Your assignment:
Pull every line with "none" from the data.

Provided information:
::::::::

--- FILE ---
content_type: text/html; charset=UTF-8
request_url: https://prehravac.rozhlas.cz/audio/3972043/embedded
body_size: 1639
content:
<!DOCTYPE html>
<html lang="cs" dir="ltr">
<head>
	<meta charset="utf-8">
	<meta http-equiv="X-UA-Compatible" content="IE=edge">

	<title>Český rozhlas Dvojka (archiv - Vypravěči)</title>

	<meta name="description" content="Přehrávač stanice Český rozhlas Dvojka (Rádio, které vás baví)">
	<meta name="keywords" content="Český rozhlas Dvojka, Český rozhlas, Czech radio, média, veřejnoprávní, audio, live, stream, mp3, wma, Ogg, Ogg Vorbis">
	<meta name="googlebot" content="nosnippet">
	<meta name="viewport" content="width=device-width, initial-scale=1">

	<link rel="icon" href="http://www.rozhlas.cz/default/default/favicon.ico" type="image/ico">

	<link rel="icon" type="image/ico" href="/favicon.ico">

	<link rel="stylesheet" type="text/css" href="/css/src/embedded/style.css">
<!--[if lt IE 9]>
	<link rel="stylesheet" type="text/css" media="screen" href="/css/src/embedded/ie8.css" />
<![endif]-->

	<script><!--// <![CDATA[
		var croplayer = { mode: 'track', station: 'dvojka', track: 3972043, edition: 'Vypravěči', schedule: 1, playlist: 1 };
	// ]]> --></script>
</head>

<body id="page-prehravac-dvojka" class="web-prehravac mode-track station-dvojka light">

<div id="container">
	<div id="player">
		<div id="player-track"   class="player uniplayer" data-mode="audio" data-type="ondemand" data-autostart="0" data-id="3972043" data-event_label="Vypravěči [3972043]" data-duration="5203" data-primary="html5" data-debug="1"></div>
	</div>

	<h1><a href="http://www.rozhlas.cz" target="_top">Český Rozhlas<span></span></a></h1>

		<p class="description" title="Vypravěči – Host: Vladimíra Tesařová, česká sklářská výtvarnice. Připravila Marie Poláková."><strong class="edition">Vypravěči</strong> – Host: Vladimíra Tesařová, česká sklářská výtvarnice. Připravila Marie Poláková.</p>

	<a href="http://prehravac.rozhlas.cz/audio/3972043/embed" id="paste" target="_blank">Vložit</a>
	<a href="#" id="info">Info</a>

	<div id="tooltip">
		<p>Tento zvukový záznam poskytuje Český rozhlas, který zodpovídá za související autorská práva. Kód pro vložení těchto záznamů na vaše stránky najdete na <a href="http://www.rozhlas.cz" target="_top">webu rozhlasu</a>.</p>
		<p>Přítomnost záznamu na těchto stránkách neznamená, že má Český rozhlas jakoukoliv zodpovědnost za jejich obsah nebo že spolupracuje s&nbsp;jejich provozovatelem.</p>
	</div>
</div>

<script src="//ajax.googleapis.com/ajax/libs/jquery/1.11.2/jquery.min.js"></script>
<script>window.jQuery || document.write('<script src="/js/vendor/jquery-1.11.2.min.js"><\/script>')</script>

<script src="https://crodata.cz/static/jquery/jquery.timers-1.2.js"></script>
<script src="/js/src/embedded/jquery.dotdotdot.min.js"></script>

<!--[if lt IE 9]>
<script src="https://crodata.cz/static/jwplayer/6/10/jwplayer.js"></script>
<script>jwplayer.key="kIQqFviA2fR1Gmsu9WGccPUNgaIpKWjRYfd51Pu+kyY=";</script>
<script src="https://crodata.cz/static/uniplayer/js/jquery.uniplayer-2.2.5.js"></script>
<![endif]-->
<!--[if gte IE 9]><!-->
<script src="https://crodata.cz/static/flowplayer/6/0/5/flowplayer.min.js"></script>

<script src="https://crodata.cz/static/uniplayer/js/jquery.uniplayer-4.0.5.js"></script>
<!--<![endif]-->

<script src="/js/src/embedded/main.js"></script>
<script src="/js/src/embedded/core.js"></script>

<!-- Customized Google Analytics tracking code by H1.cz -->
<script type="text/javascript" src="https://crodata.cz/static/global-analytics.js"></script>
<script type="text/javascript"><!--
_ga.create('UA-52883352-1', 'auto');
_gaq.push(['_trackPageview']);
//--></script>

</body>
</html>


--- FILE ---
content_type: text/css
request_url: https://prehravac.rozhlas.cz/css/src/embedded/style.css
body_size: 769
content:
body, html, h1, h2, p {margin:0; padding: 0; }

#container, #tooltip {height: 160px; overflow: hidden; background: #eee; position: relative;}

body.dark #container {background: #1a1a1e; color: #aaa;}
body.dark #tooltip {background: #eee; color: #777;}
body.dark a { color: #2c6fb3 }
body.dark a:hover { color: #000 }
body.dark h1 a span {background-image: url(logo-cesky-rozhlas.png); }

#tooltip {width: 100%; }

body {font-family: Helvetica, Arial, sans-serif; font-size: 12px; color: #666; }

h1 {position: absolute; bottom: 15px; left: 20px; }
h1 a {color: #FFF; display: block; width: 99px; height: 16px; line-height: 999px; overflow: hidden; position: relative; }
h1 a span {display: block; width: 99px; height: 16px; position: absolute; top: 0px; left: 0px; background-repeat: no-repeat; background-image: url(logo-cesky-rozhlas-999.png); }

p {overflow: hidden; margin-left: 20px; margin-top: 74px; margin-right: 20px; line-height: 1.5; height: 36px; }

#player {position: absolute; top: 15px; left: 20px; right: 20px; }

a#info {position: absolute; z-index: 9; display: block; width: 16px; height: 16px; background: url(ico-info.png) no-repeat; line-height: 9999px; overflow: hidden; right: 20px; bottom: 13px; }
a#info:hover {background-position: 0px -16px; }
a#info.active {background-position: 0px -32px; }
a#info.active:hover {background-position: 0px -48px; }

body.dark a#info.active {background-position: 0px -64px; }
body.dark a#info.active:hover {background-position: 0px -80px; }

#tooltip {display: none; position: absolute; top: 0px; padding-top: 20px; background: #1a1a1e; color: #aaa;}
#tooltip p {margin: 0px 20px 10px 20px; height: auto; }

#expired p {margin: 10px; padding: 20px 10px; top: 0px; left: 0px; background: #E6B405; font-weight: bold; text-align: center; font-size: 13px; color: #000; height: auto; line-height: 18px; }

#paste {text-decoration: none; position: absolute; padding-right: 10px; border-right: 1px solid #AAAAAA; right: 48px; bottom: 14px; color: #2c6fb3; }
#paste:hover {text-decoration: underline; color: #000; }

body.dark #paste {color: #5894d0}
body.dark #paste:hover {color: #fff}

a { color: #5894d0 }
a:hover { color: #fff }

::::::::

Answer box:
#tooltip {display: none; position: absolute; top: 0px; padding-top: 20px; background: #1a1a1e; color: #aaa;}
#paste {text-decoration: none; position: absolute; padding-right: 10px; border-right: 1px solid #AAAAAA; right: 48px; bottom: 14px; color: #2c6fb3; }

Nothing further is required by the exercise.